Lee Jae-yong, patron de Samsung Group, mis en examen pour corruption

Lee Jae-yong, le patron de Samsung Group, a été mis en examen ce mardi pour corruption et détournement de fonds avec quatre autres dirigeants dont trois ont démissionné dans la foulée.

Le procès s’annonce déjà comme un chemin de croix pour l’héritier de la dynastie Samsung, et menace la mainmise familiale sur le numéro un mondial de la téléphonie mobile. Lee Jay Young devra répondre devant le tribunal des accusations de «corruption, détournement de fonds et de dissimulation de biens à l’étranger» suite à sa mise en examen par la justice sud-coréenne, le 28 février. Dans le sillage du scandale politique du ChoiGate, qui a déjà conduit à la destitution de la présidente Park Guen Hye, le vice-chairman de Samsung est accusé d’avoir soudoyé l’Etat à coup de versements de pots de vins à hauteur de 36 millions de dollars, à destination de la conseillère de l’ombre du palais présidentiel, Choi Soonsil. Des largesses visant à arracher le feu vert de la Caisse Nationale des retraites à une fusion entre deux branches du conglomérat, capitale pour maintenir le contrôle familial sur l’Empire, et réduire sa facture fiscale, soupçonnent les enquêteurs. Lee Jay Young nie avoir «acheté» l’appui de la présidente au mariage entre Samsung C&T et Cheil, lors d’une entrevue en 2015, mais la colère populaire rattrape le conglomérat qui pèse à lui seul 20% des exportations sud-coréennes.

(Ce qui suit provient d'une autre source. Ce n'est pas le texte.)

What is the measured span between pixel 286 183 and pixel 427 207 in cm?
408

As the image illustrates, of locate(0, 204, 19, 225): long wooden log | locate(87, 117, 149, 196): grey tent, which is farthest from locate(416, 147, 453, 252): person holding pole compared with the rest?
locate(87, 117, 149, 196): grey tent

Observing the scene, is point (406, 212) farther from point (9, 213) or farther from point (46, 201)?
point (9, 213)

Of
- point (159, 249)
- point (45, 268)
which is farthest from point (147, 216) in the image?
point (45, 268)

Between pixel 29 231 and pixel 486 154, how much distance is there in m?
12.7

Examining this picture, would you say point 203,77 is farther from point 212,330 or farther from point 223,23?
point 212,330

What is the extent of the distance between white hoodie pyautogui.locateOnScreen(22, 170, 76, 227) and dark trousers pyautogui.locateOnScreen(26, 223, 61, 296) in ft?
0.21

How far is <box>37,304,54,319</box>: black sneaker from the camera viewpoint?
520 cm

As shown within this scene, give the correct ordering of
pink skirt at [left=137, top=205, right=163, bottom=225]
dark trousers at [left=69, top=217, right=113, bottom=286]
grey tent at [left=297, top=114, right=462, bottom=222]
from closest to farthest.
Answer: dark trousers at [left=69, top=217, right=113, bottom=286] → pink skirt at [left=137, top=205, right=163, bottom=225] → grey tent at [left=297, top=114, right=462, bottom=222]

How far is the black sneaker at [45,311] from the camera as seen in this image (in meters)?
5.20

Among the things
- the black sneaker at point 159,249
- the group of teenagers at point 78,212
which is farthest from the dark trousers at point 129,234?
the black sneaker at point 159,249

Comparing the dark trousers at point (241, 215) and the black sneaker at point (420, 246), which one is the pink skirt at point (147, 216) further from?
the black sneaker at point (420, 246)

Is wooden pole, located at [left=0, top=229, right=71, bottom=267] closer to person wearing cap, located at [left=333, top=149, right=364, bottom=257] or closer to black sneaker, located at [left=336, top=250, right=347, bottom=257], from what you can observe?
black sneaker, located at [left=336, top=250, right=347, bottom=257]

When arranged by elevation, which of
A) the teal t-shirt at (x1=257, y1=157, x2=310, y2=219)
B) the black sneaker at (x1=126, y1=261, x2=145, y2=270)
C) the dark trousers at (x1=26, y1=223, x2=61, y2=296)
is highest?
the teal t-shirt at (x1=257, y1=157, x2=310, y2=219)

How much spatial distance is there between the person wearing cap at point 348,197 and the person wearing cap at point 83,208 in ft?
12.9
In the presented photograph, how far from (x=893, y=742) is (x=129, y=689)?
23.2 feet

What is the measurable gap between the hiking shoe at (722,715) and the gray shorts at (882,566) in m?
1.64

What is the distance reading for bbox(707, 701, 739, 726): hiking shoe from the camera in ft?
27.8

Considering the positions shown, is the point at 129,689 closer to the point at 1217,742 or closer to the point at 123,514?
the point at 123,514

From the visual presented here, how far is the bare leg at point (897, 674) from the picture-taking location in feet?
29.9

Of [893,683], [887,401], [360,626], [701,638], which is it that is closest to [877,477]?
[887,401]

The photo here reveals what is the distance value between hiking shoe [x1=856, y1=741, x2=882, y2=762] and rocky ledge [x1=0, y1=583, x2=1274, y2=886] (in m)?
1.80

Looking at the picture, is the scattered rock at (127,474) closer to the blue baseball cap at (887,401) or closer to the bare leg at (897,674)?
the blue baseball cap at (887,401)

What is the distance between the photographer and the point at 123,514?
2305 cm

A 48 ans, le diplômé d’Harvard qui ambitionnait de donner un nouveau souffle à Samsung Electronics, croupit dans une cellule à quelques kilomètres de sa luxueuse villa du quartier cossu d’Hannamdong. Alors qu’il s’apprête à dévoiler son nouveau smartphone Galaxy 8, le 29 mars à Londres pour rebondir après le fiasco du Galaxy Note 7, l’horizon stratégique du géant de l’électronique est obscurci par le feuilleton judiciaire de celui qui avait pris les rênes depuis l’attaque cardiaque qui a frappé son père Lee Khun Hee, en 2014. Lee Junior risque une peine de plusieurs années de prison qui pourrait l’empêcher de s’imposer à la tête de l’Empire, à un moment crucial, alors que la concurrence chinoise et la banalisation des smartphone grignote ses marges. Autre coup dur, la mise en examen du vice-président Choi Gee-sung, et de trois autres hauts dirigeants prive Lee de précieux lieutenants.

Cette crise judiciaire menace la centralisation du groupe tentaculaire sous le contrôle étroit de la famille qui l’a fondé en 1938 et pourrait ouvrir la voie à une gestion plus managériale des opérations. Mardi, Samsung a annoncé la dissolution de son unité stratégique, qui coordonnait dans l’ombre la stratégie de la soixantaine de filiale du chaebol. «C’est un choc de voir Samsung démanteler l’intégralité de la structure et couper les liens entre les filiales comme s’il brisait une flotte», a réagi Chung Sun-sup directeur général du cabinet Chaebul.com. Cette décentralisation pourrait annoncer un démantèlement progressif du groupe en plusieurs entité, tiraillées entre les trois héritiers, Jay Young et ses deux sœurs cadettes Boojin et Seo Hyun. Pour l’heure, le fils aîné doit préparer sa défense pour démontrer son innocence aux juges et prouver à l’opinion que Samsung est un pilier de la prospérité de quatrième économie d’Asie.